*** Block opens ***

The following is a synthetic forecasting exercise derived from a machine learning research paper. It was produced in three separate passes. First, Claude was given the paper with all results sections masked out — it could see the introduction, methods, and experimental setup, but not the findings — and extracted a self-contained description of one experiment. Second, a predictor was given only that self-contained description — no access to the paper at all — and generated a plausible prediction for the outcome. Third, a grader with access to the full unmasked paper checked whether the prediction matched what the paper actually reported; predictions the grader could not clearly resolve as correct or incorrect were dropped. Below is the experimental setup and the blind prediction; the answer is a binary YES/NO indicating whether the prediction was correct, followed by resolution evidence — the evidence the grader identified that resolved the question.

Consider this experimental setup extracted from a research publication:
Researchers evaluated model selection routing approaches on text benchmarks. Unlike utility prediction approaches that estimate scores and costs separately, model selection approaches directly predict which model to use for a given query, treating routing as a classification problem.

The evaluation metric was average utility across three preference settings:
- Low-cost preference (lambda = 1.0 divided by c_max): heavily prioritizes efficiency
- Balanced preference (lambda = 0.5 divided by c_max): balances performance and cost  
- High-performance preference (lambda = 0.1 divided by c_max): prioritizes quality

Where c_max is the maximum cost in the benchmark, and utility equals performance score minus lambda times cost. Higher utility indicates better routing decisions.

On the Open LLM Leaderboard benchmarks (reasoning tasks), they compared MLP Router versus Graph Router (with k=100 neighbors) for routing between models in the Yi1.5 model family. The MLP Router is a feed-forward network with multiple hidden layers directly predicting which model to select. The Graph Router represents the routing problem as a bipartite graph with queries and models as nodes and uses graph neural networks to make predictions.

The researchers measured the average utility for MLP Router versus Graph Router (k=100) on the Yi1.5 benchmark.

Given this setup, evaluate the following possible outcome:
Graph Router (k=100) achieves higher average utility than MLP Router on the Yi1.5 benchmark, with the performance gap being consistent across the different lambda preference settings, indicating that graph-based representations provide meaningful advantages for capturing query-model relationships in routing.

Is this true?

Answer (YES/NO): NO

*** Block closes ***

After reading the data above, print it all again exactly.

EXERCISE ANSWER ::
The following is a synthetic forecasting exercise derived from a machine learning research paper. It was produced in three separate passes. First, Claude was given the paper with all results sections masked out — it could see the introduction, methods, and experimental setup, but not the findings — and extracted a self-contained description of one experiment. Second, a predictor was given only that self-contained description — no access to the paper at all — and generated a plausible prediction for the outcome. Third, a grader with access to the full unmasked paper checked whether the prediction matched what the paper actually reported; predictions the grader could not clearly resolve as correct or incorrect were dropped. Below is the experimental setup and the blind prediction; the answer is a binary YES/NO indicating whether the prediction was correct, followed by resolution evidence — the evidence the grader identified that resolved the question.

Consider this experimental setup extracted from a research publication:
Researchers evaluated model selection routing approaches on text benchmarks. Unlike utility prediction approaches that estimate scores and costs separately, model selection approaches directly predict which model to use for a given query, treating routing as a classification problem.

The evaluation metric was average utility across three preference settings:
- Low-cost preference (lambda = 1.0 divided by c_max): heavily prioritizes efficiency
- Balanced preference (lambda = 0.5 divided by c_max): balances performance and cost  
- High-performance preference (lambda = 0.1 divided by c_max): prioritizes quality

Where c_max is the maximum cost in the benchmark, and utility equals performance score minus lambda times cost. Higher utility indicates better routing decisions.

On the Open LLM Leaderboard benchmarks (reasoning tasks), they compared MLP Router versus Graph Router (with k=100 neighbors) for routing between models in the Yi1.5 model family. The MLP Router is a feed-forward network with multiple hidden layers directly predicting which model to select. The Graph Router represents the routing problem as a bipartite graph with queries and models as nodes and uses graph neural networks to make predictions.

The researchers measured the average utility for MLP Router versus Graph Router (k=100) on the Yi1.5 benchmark.

Given this setup, evaluate the following possible outcome:
Graph Router (k=100) achieves higher average utility than MLP Router on the Yi1.5 benchmark, with the performance gap being consistent across the different lambda preference settings, indicating that graph-based representations provide meaningful advantages for capturing query-model relationships in routing.

Is this true?

Answer (YES/NO): NO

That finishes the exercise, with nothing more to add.